Au finish, rien n’y fit et Rihanata se vida de tout ce qui lui restait comme sang et rendit l’âme à 2h du matin.

Rihanata ! Si le miracle s’est produit pour ton enfant ; toi tu n’as pas eu la chance d’avoir l’ordinaire : c’est à dire accouchée naturellement et voir ton bébé grandir et répondre à l’interpellation de maman.

Direction de la santé et de la famille ; ministère de la promotion de la femme ; ministre de la santé, agents de santé de Nongtaba ; centre de transfusion ; hôpital du secteur 30 et hôpital Yalgado. A quoi a servi la présence si tôt de Rihanata dans la formation sanitaire ? A quoi ? dites-le moi. Sauf peut être à une seule raison, avoir peut être le privilège de mourir sur un lit douillet de Yalgado. Laissant parents, amis et connaissances en larmes.

Ce privilège-là Rihanata vous prie de l’éviter à plusieurs femmes qui viendront encore et encore à vous faute de moyens pour aller voir ailleurs ; ou ignorant le sort souvent tragique que les hommes en blancs leur réservent. Rihanata a essayé vainement de survivre, des mains ont œuvré à maintenir ses paupières closes à jamais, sinon pourquoi 8h au CSPS 3H avant de parler de sang au CMA, sinon pourquoi une absence de garde au centre de transfusion.

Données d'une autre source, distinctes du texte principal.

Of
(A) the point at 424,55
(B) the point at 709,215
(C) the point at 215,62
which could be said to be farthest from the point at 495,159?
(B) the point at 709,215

Enfin pourquoi à Yalgado on n’a pas daigné revoir l’intervention pour rechercher la cause de l’hémorragie et l’arrêter. Pourquoi et pourquoi ?

A Yalgado, on s’est seulement contenté de tendre une ordonnance pour faire arrêter les saignements ! Alors que les publicités nous disent qu’en maternité on ne paie plus sauf à la sortie de l’hôpital. Quelqu’un peut-il m’aider à comprendre ?

Nous traçons ces lignes pour que le sacrifice de Rihanata serve à préserver d’autres vies. Mais surtout à adoucir les cœurs de ces blouses blanches. Rihanata, tu es morte en donnant la vie tandis que certains vivent pour donner la mort. Je me trompe, tu n’es pas morte on t’a tuée.